In making its choice for a 2nd (& a 3rd?) US iPhone carrier network, Apple's primary need is not for a larger subscriber base (because Apple will quickly build whichever carrier it chooses into a much larger 3G/4G carrier than it has been up until now), but instead, Apple utterly needs (in order to avoid a catastrophic failure for the iPhone, like the Mac's in the middle 1990s) what Verizon constitutionally could never surrender: complete control of the iPhones entire UI & app-marketing widget. That is far more valuable to Apple's financial and technological health/development than all the money it would make with Verizon (if such a partnership were somehow possible).

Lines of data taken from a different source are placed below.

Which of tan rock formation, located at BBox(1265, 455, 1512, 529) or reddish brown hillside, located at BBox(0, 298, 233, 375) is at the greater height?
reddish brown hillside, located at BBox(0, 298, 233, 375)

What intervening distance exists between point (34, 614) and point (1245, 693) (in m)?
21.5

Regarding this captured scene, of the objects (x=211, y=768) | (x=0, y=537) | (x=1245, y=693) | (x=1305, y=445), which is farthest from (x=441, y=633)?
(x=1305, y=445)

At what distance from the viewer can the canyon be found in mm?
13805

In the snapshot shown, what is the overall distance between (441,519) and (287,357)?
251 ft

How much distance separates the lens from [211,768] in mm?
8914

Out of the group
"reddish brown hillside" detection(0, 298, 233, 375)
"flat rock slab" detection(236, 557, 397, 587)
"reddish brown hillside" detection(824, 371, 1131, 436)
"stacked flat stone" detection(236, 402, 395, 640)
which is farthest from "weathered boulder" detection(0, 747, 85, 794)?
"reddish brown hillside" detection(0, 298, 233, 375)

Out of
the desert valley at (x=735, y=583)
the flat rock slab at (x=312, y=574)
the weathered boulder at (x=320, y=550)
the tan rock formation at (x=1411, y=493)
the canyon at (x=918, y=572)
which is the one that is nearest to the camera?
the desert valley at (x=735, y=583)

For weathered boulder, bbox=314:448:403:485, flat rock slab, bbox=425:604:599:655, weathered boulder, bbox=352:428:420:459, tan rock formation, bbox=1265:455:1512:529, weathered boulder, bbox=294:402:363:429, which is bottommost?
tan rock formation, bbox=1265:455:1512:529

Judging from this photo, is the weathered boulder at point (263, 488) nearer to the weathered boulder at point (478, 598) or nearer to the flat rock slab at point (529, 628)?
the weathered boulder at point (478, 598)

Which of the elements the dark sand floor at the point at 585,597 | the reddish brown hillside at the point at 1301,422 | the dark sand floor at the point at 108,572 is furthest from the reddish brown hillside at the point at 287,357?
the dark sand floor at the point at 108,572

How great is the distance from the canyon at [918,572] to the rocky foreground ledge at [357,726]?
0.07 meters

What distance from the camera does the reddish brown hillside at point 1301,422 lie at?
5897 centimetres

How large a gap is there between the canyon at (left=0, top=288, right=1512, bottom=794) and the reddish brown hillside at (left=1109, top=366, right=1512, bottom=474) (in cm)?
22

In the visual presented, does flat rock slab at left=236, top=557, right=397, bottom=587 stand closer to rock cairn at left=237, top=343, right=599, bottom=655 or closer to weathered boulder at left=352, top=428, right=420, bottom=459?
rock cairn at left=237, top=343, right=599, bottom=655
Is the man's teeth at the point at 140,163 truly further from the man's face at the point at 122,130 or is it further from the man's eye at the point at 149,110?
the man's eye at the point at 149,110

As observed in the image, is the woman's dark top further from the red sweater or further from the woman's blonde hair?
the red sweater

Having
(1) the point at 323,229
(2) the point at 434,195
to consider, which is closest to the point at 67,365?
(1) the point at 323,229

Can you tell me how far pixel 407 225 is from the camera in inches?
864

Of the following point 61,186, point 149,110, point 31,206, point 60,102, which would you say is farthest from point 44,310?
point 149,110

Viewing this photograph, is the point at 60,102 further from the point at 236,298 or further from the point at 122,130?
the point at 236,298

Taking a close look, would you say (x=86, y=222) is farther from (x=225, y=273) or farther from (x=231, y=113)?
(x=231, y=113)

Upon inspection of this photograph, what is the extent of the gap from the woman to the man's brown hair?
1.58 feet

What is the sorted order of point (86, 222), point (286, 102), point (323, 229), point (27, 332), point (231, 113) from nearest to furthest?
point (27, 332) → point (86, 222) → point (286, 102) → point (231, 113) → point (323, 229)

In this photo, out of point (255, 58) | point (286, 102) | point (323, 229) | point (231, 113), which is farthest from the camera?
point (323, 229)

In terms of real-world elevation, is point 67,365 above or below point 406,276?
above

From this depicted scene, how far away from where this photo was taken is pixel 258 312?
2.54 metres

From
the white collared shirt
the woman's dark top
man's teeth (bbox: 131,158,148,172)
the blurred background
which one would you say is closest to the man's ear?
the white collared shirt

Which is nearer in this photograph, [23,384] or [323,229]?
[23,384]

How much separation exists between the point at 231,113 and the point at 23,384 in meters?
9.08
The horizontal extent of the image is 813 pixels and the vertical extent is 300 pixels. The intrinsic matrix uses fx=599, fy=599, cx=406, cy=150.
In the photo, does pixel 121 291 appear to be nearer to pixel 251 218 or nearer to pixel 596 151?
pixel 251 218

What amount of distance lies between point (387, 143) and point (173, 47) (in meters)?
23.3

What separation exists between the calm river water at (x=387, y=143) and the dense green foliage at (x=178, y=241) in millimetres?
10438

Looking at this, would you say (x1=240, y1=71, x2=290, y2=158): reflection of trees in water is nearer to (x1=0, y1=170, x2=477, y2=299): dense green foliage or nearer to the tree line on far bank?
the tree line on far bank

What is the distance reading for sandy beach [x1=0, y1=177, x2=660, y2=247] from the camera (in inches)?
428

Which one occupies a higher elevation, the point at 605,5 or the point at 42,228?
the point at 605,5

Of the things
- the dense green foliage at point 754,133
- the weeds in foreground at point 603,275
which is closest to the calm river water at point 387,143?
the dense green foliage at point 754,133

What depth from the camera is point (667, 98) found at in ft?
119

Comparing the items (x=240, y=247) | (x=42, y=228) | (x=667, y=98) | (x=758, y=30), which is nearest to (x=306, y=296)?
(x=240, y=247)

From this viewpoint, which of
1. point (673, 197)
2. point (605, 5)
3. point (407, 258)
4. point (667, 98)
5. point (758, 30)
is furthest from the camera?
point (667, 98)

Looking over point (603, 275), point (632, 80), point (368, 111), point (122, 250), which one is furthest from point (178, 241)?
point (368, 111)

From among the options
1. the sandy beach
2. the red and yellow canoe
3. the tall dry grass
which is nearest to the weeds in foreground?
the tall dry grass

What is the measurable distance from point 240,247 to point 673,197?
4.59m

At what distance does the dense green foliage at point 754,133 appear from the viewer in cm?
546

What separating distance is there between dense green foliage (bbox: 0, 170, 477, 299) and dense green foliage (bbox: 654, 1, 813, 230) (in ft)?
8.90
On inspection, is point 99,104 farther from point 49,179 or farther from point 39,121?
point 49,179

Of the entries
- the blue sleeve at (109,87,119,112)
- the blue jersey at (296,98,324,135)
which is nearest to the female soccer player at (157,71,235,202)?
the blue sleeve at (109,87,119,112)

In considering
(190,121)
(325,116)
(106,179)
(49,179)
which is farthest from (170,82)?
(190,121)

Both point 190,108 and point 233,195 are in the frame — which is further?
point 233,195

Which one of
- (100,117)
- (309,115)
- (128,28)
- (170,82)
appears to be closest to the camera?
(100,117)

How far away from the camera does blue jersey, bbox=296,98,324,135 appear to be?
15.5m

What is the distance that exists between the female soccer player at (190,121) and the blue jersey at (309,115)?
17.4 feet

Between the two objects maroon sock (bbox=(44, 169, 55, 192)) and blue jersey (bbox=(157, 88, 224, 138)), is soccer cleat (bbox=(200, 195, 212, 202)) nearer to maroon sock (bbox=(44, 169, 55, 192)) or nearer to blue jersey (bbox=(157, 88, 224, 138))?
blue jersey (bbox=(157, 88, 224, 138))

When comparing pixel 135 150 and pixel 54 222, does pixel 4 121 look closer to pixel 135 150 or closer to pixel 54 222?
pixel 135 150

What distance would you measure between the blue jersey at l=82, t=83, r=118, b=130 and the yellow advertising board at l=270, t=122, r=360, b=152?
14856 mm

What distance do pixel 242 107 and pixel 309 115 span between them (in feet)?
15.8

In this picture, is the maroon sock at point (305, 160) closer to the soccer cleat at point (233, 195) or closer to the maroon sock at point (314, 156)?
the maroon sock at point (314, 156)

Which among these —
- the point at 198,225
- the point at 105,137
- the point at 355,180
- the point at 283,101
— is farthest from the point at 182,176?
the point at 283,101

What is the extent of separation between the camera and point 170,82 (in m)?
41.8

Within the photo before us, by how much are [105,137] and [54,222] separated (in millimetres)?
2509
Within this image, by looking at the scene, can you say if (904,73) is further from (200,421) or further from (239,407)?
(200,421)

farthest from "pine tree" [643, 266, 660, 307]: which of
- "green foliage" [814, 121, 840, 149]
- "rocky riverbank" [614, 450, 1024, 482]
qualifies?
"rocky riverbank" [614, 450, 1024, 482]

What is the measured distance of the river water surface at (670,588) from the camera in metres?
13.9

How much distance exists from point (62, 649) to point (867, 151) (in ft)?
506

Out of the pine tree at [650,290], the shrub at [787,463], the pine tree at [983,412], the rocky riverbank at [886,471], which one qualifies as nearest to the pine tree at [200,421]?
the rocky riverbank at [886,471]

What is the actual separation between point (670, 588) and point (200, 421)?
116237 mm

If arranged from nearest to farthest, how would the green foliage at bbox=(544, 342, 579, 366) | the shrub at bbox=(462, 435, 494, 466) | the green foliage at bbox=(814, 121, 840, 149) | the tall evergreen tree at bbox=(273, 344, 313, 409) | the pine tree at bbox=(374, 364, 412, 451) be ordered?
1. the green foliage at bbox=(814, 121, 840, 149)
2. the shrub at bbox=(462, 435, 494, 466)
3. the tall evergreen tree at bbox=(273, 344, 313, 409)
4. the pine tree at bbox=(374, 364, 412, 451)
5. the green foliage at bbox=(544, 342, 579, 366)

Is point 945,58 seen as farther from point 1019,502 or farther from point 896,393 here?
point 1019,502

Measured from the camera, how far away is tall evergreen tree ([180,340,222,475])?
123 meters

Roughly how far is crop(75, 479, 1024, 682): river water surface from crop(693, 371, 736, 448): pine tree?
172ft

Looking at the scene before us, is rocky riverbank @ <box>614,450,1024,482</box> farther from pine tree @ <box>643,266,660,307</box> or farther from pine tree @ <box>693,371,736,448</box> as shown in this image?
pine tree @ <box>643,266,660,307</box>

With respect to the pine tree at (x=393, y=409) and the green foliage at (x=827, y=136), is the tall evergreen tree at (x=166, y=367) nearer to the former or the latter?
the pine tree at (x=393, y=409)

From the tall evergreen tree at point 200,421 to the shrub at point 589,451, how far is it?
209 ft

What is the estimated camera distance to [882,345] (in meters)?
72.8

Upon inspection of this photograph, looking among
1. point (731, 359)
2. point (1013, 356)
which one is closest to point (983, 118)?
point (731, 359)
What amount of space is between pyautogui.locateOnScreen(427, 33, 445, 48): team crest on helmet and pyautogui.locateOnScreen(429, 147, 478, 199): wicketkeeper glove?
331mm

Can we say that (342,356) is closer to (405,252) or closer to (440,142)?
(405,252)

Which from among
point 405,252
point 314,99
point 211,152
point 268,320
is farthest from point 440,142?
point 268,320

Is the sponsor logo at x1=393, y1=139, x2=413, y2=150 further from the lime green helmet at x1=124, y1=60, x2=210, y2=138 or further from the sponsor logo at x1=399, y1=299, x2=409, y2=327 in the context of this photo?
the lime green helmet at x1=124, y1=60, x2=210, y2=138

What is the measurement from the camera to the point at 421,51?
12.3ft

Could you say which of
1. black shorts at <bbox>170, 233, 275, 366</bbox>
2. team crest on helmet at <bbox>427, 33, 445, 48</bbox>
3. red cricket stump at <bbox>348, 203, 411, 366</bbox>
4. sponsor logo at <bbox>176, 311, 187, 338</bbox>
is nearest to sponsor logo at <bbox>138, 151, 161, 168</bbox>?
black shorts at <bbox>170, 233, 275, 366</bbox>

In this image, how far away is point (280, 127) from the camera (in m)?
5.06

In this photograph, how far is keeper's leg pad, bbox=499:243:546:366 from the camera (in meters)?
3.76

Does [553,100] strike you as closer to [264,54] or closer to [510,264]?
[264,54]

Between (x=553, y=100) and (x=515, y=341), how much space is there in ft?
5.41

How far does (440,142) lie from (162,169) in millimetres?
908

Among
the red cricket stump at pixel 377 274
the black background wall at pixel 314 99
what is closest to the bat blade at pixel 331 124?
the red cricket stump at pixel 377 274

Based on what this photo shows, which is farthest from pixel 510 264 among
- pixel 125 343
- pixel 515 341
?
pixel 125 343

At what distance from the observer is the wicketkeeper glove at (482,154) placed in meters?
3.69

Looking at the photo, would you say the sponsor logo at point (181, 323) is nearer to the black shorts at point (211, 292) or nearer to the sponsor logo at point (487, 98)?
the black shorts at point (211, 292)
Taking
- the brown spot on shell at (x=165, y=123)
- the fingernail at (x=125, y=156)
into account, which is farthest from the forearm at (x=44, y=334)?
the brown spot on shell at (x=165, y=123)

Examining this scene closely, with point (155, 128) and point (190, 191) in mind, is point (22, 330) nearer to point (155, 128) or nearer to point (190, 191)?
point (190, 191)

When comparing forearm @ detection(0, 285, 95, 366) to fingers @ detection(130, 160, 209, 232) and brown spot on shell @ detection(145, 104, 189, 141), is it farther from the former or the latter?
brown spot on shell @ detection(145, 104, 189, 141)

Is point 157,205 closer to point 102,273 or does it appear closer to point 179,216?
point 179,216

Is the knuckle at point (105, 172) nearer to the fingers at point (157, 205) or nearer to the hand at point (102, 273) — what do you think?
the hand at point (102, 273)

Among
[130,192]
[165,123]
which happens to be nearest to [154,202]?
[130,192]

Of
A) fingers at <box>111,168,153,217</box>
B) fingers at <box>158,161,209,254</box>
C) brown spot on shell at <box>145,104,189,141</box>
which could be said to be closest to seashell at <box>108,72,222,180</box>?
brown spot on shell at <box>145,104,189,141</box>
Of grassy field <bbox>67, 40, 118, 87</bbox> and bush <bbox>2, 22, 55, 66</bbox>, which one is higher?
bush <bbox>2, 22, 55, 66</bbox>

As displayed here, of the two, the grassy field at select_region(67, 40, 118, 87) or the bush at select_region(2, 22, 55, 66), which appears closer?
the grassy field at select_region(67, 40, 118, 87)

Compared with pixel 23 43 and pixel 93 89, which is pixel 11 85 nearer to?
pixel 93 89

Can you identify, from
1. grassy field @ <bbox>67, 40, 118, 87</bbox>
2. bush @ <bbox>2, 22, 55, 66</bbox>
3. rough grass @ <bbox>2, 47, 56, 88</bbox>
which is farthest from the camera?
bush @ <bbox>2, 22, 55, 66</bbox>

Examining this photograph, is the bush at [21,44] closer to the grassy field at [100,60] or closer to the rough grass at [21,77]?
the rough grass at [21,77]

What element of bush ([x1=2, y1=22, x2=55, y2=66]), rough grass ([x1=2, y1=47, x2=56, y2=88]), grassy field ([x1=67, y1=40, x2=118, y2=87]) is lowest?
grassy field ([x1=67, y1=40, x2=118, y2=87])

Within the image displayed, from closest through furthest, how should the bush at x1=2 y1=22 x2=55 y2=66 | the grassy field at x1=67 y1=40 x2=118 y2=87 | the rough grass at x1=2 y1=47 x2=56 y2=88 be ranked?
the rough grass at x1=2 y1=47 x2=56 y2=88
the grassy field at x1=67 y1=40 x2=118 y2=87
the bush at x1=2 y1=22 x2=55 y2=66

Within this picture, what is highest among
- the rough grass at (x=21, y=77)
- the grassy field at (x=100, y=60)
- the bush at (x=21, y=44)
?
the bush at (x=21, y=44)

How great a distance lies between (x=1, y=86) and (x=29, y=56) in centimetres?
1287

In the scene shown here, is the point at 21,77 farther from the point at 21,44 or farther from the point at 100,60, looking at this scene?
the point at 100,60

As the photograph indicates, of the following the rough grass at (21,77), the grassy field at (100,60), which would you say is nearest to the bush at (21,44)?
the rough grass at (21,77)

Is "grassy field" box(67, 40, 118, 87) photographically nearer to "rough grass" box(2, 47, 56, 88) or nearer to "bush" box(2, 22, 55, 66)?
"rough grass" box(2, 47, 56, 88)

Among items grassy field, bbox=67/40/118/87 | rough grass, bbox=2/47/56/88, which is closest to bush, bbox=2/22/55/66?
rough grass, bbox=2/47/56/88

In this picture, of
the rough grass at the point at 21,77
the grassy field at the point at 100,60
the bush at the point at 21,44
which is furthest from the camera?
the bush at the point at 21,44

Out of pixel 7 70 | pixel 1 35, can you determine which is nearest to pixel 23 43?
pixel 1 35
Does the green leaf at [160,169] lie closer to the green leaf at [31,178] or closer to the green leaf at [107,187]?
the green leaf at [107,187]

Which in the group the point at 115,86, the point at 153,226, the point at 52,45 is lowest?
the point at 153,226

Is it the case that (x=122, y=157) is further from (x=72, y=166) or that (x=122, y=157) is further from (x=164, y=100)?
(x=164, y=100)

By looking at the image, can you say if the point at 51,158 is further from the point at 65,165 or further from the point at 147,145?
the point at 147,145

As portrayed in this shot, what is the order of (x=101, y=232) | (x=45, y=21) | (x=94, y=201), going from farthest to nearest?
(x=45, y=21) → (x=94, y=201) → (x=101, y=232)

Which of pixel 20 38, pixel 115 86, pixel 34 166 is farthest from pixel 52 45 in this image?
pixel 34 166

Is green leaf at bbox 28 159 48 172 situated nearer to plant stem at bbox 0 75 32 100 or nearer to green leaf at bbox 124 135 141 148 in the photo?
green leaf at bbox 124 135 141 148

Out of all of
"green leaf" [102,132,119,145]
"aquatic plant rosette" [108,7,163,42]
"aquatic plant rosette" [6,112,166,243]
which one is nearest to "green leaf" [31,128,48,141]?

Only after Apple has resuscitated and grandly transformed T-Mobile (and/or Sprint) into (a) dangerous competitor(s) of Verizon, and as Verizon's mushrooming losses to the iPhone then become more starkly dire, will Verizon at last be ready to accept Apple's all-or-nothing terms for a bounteously mutually profitable Apple partnership of its own. Verizon must trash its entire culture to do so. (But, it will. Or else it will rapidly wither away.)

In the meantime, what will be the effect on the iPhone's smartphone competitors, if Apple expands its US iPhone subscriber base beyond AT&T's borders?

Given that Android's Achilles heel, its lack of control of the whole Android widget, significantly hobbles that platform's competitiveness and ability to foster killer-app development, and also given that Android is currently pushing Blackberry hard for second-place smartphone ranking really only by default because so many of them are AT&T-averse iPhone-coveters who are having to settle for that second choice (recent surveys show most smartphone fans want an iPhone, and the 2nd place but still huge number of them very much prefer a Blackberry), until Google somehow sacrifices/trashes all but one primary Android platform and somehow reclaims much more control of the whole Android "widget" from its carriers, Android will only be loved by a rather small minority of hardware-entranced UI-insensitive Linuxy geeks and will thus never acquire a significant developer community. (Obviously, all other smartphones are dead-men-walking.)

So, when the iPhone's subscriber base breaks out beyond AT&Ts borders, Android's current primary attraction will no longer exist. If Android could recapture control of its whole widget, only then could it compete with Number Two (Blackberry).